— START OF Provided records —

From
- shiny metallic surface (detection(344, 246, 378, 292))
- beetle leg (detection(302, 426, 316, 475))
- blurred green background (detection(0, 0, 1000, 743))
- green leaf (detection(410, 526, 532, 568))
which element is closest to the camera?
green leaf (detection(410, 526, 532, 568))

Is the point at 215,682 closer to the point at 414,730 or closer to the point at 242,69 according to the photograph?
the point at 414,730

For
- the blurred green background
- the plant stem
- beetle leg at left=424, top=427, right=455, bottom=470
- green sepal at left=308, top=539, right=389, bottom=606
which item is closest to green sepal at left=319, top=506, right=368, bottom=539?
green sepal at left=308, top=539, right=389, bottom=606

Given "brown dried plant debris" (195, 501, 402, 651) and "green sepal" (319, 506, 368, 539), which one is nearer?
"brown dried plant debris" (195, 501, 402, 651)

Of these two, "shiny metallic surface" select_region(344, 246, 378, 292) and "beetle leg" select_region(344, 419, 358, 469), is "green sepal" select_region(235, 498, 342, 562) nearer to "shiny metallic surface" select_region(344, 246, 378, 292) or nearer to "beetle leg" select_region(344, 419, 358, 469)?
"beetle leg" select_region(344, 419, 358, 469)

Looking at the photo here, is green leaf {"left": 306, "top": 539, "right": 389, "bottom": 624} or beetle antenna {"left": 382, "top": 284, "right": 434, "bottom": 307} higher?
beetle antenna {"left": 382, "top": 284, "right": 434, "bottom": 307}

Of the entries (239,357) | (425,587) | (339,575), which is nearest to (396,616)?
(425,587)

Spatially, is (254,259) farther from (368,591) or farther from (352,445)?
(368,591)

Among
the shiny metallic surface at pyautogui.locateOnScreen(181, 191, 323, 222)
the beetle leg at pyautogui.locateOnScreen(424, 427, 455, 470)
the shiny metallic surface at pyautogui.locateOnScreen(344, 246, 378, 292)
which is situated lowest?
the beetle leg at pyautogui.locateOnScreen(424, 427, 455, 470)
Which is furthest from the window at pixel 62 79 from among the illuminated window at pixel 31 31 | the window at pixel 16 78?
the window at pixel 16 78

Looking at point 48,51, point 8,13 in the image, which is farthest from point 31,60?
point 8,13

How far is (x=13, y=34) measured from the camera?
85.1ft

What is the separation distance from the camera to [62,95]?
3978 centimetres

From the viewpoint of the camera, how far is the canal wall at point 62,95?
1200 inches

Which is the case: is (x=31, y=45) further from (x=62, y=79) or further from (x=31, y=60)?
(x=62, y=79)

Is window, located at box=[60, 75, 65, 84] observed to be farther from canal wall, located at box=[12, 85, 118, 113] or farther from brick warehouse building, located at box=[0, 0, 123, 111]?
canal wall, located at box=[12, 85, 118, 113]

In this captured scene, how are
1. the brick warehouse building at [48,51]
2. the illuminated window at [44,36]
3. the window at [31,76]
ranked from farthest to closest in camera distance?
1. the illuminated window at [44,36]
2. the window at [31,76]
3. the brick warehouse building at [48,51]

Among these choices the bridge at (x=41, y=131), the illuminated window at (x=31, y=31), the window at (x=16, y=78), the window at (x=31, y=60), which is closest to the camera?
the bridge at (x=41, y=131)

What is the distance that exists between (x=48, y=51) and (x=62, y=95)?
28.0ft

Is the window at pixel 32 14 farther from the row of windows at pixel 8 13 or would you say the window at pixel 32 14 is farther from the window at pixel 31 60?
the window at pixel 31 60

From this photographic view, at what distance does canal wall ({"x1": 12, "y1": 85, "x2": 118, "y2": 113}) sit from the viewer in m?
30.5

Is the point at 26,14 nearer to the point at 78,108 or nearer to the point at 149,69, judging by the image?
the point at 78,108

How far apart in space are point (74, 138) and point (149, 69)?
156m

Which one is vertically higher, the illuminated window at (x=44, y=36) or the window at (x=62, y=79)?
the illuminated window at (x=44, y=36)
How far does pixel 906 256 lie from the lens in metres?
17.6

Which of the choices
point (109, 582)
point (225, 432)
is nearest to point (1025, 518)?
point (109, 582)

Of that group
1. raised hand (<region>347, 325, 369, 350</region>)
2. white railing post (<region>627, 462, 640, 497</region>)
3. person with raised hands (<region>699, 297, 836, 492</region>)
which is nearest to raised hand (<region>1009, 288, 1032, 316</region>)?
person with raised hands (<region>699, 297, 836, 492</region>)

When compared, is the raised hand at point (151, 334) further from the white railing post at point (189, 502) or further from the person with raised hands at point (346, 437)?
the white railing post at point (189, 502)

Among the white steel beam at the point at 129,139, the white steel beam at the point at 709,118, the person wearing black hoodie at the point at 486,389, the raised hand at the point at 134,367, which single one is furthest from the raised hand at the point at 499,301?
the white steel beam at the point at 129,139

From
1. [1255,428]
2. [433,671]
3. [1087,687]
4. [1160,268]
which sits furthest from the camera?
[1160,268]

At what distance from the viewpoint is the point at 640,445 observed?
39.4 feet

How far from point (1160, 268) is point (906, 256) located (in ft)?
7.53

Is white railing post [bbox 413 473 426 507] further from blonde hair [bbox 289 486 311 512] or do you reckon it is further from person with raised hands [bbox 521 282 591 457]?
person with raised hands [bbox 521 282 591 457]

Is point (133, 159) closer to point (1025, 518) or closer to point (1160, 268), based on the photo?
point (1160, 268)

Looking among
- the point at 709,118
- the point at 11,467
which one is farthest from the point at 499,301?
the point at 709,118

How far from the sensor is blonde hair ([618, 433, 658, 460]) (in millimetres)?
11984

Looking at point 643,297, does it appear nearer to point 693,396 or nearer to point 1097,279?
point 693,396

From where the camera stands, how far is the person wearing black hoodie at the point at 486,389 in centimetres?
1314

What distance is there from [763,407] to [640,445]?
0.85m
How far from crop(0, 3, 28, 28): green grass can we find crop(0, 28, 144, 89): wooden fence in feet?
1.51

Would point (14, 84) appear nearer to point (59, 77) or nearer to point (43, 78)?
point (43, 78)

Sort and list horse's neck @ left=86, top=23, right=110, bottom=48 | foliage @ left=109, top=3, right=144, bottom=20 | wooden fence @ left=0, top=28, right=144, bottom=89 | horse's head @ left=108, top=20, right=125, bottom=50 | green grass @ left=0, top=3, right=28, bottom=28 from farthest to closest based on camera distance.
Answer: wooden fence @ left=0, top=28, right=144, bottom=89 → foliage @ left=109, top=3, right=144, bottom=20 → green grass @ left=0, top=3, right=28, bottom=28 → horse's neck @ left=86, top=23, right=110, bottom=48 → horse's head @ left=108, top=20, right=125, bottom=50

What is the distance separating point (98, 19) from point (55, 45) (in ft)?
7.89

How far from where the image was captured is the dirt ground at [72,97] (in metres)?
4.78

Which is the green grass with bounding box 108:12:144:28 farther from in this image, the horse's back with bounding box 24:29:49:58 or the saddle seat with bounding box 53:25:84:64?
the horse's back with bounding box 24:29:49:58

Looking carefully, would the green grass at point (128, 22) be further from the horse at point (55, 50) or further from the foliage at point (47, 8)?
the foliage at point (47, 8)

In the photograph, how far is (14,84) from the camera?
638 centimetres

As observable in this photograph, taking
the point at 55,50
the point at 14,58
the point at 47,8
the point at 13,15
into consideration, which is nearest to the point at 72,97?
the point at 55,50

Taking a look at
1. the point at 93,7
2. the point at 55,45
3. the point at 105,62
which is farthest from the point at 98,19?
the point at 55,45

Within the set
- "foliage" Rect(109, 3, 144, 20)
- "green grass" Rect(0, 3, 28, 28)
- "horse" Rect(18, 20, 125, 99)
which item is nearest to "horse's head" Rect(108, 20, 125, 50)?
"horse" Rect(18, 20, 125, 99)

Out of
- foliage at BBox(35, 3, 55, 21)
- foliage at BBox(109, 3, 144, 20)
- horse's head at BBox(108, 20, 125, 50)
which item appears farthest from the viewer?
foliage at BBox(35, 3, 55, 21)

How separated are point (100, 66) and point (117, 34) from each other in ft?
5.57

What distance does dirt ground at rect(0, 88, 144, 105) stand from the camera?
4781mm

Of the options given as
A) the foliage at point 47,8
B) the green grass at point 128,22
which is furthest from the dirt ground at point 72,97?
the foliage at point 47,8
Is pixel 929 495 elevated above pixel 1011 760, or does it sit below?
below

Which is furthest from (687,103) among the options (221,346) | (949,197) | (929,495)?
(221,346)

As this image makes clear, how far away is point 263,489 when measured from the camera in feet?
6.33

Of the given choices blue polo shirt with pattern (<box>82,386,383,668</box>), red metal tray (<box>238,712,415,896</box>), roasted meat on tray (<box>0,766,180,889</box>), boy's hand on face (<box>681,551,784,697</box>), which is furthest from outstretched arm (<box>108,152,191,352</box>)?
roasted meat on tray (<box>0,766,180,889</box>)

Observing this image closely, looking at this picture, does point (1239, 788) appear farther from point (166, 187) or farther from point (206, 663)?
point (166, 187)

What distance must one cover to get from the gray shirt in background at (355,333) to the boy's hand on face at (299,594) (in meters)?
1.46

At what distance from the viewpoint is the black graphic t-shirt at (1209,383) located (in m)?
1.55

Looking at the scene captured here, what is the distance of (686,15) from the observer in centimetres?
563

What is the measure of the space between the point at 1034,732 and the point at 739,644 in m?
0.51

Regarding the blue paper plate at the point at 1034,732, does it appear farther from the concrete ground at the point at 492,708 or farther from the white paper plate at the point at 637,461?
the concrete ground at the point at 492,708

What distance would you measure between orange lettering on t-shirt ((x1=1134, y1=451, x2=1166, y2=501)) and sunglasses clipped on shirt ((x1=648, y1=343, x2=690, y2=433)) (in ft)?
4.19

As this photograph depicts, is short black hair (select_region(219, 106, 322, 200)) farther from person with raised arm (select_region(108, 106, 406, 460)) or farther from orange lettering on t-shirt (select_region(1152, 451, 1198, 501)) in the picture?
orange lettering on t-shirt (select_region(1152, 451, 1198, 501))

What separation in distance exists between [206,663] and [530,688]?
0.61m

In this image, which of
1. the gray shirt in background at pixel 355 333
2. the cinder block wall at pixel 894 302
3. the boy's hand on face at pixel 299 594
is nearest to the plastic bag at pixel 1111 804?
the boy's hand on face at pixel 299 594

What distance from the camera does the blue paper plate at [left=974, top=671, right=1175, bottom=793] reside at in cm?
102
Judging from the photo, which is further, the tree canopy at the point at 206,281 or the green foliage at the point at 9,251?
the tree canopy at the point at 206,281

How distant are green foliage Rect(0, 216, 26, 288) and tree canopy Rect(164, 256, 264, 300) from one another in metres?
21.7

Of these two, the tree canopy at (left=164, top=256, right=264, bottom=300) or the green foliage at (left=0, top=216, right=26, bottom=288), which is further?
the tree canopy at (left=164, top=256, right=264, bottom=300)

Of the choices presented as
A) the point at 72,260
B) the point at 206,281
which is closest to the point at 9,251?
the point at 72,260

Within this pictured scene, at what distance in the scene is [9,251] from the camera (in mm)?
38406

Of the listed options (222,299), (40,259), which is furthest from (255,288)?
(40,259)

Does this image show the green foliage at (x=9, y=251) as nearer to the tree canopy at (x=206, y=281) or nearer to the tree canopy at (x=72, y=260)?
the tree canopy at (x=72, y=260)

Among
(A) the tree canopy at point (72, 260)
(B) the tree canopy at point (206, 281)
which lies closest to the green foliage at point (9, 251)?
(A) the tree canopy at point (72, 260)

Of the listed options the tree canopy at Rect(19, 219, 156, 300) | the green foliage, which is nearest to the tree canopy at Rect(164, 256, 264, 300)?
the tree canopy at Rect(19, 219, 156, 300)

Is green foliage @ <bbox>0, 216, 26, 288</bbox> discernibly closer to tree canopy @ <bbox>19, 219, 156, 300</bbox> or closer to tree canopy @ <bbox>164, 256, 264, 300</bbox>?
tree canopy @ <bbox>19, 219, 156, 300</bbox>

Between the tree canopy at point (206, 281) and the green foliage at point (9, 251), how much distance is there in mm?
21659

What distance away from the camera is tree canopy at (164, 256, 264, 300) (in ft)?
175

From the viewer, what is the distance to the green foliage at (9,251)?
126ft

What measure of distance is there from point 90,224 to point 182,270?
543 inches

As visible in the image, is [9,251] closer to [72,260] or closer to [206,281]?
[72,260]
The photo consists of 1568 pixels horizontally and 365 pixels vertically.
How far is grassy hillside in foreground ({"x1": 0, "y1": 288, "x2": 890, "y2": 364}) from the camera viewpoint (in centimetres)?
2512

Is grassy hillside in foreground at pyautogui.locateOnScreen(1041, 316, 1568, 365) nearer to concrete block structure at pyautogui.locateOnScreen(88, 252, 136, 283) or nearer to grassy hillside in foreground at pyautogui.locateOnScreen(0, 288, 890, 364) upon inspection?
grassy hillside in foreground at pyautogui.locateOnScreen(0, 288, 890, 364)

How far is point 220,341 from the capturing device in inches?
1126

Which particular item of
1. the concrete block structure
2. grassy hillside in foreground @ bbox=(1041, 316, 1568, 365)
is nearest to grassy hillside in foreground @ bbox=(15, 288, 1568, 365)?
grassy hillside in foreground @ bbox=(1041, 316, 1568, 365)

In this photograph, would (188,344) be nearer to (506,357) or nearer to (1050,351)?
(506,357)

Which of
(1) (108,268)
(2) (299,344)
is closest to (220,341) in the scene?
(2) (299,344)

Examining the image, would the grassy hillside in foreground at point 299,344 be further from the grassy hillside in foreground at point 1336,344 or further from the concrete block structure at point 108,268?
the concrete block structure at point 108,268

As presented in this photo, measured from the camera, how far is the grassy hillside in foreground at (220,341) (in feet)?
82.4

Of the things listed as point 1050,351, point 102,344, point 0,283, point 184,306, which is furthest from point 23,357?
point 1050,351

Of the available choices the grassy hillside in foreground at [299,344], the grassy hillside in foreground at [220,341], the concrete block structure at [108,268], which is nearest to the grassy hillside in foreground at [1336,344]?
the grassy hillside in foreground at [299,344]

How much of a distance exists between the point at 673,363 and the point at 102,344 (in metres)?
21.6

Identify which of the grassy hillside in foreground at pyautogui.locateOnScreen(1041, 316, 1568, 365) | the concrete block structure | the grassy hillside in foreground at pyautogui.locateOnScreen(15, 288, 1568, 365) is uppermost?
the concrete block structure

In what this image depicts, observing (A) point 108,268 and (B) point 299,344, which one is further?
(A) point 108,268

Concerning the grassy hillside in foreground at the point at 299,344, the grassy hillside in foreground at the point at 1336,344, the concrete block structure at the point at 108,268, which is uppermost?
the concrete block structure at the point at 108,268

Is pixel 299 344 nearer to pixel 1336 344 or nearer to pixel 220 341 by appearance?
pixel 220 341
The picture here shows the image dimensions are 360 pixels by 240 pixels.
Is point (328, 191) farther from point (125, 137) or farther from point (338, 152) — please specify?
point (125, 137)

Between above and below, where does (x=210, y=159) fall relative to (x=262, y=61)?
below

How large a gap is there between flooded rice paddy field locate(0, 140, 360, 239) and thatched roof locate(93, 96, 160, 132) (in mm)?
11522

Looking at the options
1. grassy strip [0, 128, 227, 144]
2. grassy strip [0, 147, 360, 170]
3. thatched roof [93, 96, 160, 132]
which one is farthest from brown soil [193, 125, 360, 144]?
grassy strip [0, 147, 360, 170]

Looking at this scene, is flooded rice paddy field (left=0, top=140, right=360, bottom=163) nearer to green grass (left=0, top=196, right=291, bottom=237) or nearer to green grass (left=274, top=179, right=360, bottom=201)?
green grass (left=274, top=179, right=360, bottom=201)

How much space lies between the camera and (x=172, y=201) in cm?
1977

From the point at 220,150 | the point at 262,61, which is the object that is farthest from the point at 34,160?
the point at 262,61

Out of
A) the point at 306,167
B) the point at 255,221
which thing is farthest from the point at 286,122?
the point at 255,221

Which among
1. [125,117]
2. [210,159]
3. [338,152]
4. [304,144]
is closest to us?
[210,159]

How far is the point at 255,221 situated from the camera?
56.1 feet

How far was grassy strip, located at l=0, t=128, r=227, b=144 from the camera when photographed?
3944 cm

— END OF Provided records —

#### [Job]
Update the data starting at the line that contains "Looking at the photo" and ending at the line that contains "3. the brick warehouse building at [48,51]", swapping "camera" for "lens" throughout and leaving everything else as it is.

#### [Solution for this exercise]
Looking at the photo here, is green leaf {"left": 306, "top": 539, "right": 389, "bottom": 624} or beetle antenna {"left": 382, "top": 284, "right": 434, "bottom": 307} higher?
beetle antenna {"left": 382, "top": 284, "right": 434, "bottom": 307}

Of the entries (239,357) | (425,587) | (339,575), which is nearest to (396,616)?
(425,587)

Spatially, is (254,259) farther from (368,591) or farther from (352,445)?
(368,591)

Among
the shiny metallic surface at pyautogui.locateOnScreen(181, 191, 323, 222)
the beetle leg at pyautogui.locateOnScreen(424, 427, 455, 470)
the shiny metallic surface at pyautogui.locateOnScreen(344, 246, 378, 292)
which is situated lowest?
the beetle leg at pyautogui.locateOnScreen(424, 427, 455, 470)
Which is furthest from the window at pixel 62 79 from among the illuminated window at pixel 31 31 | the window at pixel 16 78?
the window at pixel 16 78

Looking at point 48,51, point 8,13 in the image, which is farthest from point 31,60?
point 8,13

How far is (x=13, y=34) measured from the lens?
85.1ft

What is the separation distance from the lens to [62,95]?
3978 centimetres

From the viewpoint of the lens, how far is the canal wall at point 62,95?
1200 inches

Which is the case: is (x=31, y=45) further from (x=62, y=79) or further from (x=31, y=60)?
(x=62, y=79)

Is window, located at box=[60, 75, 65, 84] observed to be farther from canal wall, located at box=[12, 85, 118, 113] or farther from brick warehouse building, located at box=[0, 0, 123, 111]?
canal wall, located at box=[12, 85, 118, 113]

In this captured scene, how are
1. the brick warehouse building at [48,51]
2. the illuminated window at [44,36]
3. the window at [31,76]
ranked from farthest to closest in lens distance?
1. the illuminated window at [44,36]
2. the window at [31,76]
3. the brick warehouse building at [48,51]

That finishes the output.